▶ _To do_:
• A. Copy the passage on employer health-insurance requirements word for word, from "2011: As noted" to "all employees receive.".
• B. List every dollar amount that appears in the passage on employer health-insurance requirements.

▶ _Given text_:
There are a number of other provisions that employers will need to respond to, and they start taking effect in 2010 and continue to come online through 2017.

Employer Requirements 2010-2017:

2010: Employees may now enroll dependent children up to 26 years of age on their employer provided health-insurance plan. Employers should notify their employees of this option and enroll those who wish to be covered. These young adults will be considered dependents just like any other dependent child. The provision does not mandate any change in the portion of premium paid by the city or town for dependent coverage.

2011: As noted above, the value of the employer provided health-insurance needs to be added to the 2011 W-2 wage statement that all employees receive.

Also, employers who offer Health Savings Accounts (HSA) or Health Flexible Spending Accounts (HFSA) will need to notify employees that over-the-counter medicines and drugs will no longer be considered eligible expenses in employer-provided health plans. If the town’s HFSA or HAS is administered by an outside vendor, it will deny ineligible claims. If the HAS or HFSA is administered in house, it will be the town’s responsibility to appropriately classify eligible claims.

2013:The maximum amount of money an employee may set aside in a Health Flexible Spending Account to use to pay for reimbursement of qualifying medical expenses will be $2,500 per year, down from the current maximum of $5,000 per year.

2014: States will, by this time, have established health-care exchanges that will provide health-insurance plans for small employers, those defined as having less than 100 employees. These exchanges will be another option for employers to look at when deciding where to purchase health-insurance coverage for employees.

2014 also is the year that penalties kick in for employers with 50 or more full-time equivalent employees which do not offer health-insurance coverage. “Full-time equivalent” appears to be defined as an employee working 30 or more hours per week. Employers who do not provide coverage will be fined up to $3,000 annually per employee. Employers must also provide a free choice voucher for the purchase of health-insurance coverage for any employee earning less than 400 percent of the federal poverty level.

Employers with more than 200 employees will now be required to automatically enroll all employees in the employer’s health-insurance plan. Any individual employee may elect to opt out of the employer’s plan.

▶ _Provided data_:

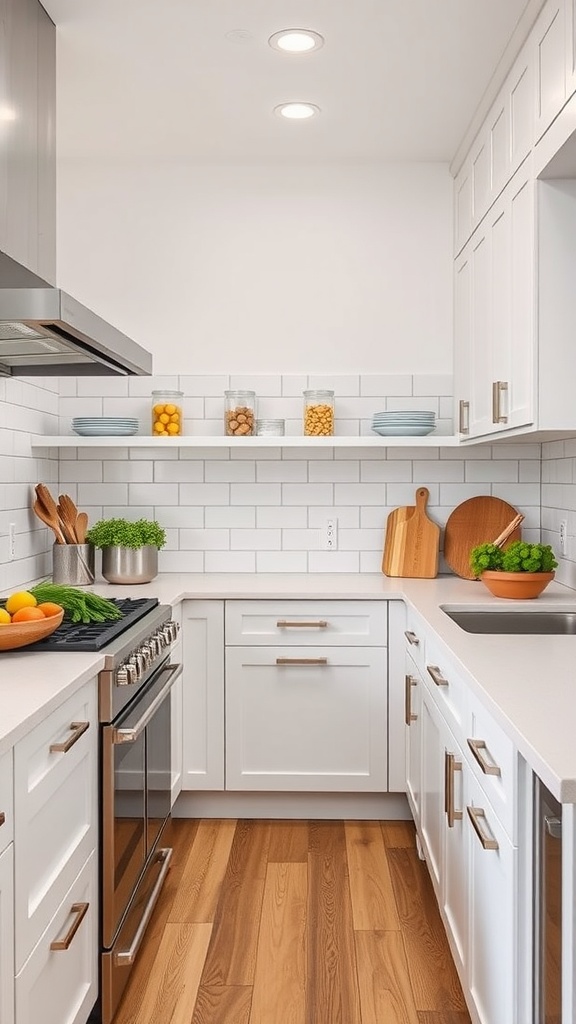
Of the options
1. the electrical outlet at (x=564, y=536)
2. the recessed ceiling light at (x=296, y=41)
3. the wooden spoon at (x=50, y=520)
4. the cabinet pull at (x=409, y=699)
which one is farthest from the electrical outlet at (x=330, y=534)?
the recessed ceiling light at (x=296, y=41)

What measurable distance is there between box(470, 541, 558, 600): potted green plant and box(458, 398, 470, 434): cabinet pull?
610 mm

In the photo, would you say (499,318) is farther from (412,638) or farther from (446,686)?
(446,686)

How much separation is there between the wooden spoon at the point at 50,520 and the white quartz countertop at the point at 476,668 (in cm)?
26

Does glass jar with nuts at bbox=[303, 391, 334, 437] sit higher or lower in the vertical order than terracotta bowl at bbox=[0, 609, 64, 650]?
higher

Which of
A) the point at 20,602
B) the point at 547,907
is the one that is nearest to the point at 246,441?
the point at 20,602

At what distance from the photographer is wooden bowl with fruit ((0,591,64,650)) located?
87.0 inches

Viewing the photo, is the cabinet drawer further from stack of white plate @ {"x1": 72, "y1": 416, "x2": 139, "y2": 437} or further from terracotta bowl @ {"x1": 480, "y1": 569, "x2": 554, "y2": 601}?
stack of white plate @ {"x1": 72, "y1": 416, "x2": 139, "y2": 437}

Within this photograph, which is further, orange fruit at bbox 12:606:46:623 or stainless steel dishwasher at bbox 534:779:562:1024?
orange fruit at bbox 12:606:46:623

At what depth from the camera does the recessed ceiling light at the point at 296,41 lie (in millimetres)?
2789

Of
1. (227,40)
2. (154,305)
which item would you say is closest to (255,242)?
(154,305)

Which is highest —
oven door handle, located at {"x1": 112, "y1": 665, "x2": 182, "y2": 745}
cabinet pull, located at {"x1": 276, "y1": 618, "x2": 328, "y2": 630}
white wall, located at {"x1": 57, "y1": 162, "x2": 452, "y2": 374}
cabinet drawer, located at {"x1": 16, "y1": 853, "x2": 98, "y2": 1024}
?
white wall, located at {"x1": 57, "y1": 162, "x2": 452, "y2": 374}

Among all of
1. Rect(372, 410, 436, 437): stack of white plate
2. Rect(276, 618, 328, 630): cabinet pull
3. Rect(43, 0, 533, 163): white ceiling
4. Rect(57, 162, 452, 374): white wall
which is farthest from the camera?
Rect(57, 162, 452, 374): white wall

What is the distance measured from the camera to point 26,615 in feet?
7.45

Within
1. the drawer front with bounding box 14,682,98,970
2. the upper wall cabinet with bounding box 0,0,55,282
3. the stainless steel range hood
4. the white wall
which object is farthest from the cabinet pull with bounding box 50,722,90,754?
the white wall
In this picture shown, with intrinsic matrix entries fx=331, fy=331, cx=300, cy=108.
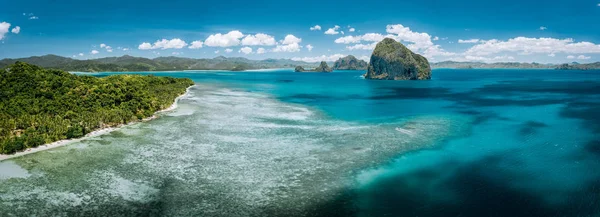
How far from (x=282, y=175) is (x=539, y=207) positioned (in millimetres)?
16683

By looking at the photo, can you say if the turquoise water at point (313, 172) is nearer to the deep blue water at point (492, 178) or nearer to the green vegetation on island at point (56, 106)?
the deep blue water at point (492, 178)

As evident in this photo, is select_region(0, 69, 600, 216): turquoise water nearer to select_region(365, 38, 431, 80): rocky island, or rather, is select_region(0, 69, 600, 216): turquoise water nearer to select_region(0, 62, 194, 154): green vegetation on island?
select_region(0, 62, 194, 154): green vegetation on island

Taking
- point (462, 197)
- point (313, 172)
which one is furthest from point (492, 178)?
point (313, 172)

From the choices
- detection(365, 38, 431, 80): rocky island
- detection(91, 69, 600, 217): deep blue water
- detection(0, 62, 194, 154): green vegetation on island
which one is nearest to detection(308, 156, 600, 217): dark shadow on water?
detection(91, 69, 600, 217): deep blue water

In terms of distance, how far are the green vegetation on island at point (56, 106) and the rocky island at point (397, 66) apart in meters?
146

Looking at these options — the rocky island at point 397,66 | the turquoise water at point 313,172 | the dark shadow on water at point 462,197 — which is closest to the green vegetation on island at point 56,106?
the turquoise water at point 313,172

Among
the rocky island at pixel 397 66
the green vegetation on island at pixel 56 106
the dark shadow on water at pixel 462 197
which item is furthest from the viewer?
the rocky island at pixel 397 66

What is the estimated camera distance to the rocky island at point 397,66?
180750 mm

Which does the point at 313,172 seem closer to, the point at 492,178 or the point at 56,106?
the point at 492,178

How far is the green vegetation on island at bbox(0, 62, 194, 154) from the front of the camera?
111 feet

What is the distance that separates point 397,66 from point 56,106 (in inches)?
6522

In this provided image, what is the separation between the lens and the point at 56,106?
1731 inches

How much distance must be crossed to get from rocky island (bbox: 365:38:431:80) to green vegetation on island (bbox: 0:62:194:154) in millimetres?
146427

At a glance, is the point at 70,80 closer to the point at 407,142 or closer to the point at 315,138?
the point at 315,138
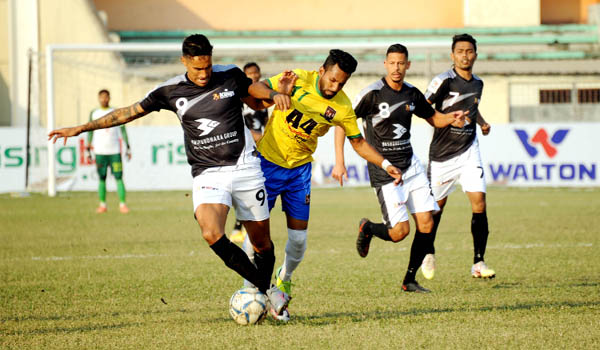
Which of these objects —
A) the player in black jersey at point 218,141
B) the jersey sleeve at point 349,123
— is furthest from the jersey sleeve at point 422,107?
the player in black jersey at point 218,141

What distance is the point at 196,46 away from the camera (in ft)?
18.9

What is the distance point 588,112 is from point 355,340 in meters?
17.5

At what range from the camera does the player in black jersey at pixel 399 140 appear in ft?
24.3

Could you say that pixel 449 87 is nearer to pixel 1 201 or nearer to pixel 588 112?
pixel 1 201

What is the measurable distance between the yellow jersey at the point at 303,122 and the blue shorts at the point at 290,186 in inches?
2.0

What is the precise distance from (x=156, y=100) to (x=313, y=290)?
2197mm

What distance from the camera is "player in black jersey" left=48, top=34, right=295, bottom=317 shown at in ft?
19.4

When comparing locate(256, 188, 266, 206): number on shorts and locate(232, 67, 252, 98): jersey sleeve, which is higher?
locate(232, 67, 252, 98): jersey sleeve

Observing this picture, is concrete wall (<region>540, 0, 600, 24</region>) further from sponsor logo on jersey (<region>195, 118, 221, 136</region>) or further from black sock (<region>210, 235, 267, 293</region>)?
black sock (<region>210, 235, 267, 293</region>)

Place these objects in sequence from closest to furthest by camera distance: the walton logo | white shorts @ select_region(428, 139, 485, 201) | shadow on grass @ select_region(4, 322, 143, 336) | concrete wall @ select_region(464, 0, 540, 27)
A: shadow on grass @ select_region(4, 322, 143, 336) → white shorts @ select_region(428, 139, 485, 201) → the walton logo → concrete wall @ select_region(464, 0, 540, 27)

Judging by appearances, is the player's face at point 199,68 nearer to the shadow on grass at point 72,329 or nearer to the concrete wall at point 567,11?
the shadow on grass at point 72,329

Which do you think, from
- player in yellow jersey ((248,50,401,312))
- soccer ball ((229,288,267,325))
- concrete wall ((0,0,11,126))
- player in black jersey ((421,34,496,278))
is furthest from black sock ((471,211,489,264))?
concrete wall ((0,0,11,126))

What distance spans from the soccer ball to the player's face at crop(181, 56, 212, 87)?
153cm

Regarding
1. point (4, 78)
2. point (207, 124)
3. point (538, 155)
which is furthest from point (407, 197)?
point (4, 78)
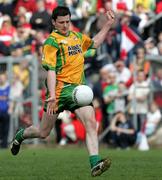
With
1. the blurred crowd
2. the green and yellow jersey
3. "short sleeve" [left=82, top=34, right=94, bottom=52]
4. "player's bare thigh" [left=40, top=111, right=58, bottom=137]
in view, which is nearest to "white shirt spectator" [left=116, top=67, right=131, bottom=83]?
the blurred crowd

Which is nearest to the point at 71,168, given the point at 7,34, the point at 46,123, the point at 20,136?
the point at 20,136

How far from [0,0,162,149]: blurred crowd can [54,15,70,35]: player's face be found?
994cm

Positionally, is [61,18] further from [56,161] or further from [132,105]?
[132,105]

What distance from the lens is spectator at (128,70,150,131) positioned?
74.4ft

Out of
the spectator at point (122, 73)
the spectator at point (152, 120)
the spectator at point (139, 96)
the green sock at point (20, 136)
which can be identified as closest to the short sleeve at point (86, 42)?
the green sock at point (20, 136)

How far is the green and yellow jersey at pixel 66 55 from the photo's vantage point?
1177cm

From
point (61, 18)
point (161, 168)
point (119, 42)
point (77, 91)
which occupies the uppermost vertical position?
point (119, 42)

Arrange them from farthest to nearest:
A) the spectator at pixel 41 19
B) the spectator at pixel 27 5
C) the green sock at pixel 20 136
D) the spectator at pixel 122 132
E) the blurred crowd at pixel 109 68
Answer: the spectator at pixel 27 5
the spectator at pixel 41 19
the blurred crowd at pixel 109 68
the spectator at pixel 122 132
the green sock at pixel 20 136

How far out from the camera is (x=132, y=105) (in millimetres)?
22859

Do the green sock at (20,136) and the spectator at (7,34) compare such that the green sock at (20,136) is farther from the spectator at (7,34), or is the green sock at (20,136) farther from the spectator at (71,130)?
the spectator at (7,34)

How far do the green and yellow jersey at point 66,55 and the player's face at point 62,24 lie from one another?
2.9 inches

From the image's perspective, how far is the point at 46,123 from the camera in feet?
39.8

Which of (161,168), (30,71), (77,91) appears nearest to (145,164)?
(161,168)

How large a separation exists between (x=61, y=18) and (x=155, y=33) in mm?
14394
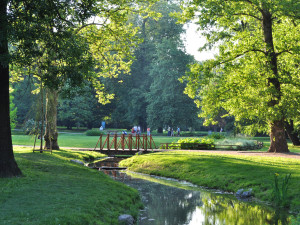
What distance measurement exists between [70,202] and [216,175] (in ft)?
33.7

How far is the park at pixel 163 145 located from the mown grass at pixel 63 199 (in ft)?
0.14

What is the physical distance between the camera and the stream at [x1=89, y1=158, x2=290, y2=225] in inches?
471

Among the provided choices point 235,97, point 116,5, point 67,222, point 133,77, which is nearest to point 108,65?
point 116,5

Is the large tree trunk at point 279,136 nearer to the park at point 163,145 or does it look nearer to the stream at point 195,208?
the park at point 163,145

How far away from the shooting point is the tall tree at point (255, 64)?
906 inches

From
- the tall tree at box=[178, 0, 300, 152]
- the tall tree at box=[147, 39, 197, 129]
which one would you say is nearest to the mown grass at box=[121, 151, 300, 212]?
the tall tree at box=[178, 0, 300, 152]

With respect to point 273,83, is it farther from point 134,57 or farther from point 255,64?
point 134,57

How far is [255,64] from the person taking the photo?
23578mm

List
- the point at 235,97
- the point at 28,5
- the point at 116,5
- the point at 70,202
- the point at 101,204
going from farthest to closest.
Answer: the point at 235,97 < the point at 116,5 < the point at 28,5 < the point at 101,204 < the point at 70,202

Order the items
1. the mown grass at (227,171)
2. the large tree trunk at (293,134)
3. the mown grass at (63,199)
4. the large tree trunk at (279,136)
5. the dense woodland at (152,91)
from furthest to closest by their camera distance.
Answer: the dense woodland at (152,91), the large tree trunk at (293,134), the large tree trunk at (279,136), the mown grass at (227,171), the mown grass at (63,199)

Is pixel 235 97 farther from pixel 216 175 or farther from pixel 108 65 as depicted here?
pixel 108 65

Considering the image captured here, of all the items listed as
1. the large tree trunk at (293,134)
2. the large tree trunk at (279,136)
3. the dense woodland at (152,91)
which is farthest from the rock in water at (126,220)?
the dense woodland at (152,91)

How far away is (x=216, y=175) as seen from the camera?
19.1m

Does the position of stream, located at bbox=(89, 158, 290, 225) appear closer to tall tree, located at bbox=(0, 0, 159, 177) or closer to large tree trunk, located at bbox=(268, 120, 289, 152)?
tall tree, located at bbox=(0, 0, 159, 177)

▶ _Responses per task_:
• A.
2011: As noted above, the value of the employer provided health-insurance needs to be added to the 2011 W-2 wage statement that all employees receive.

• B.
$2,500
$5,000
$3,000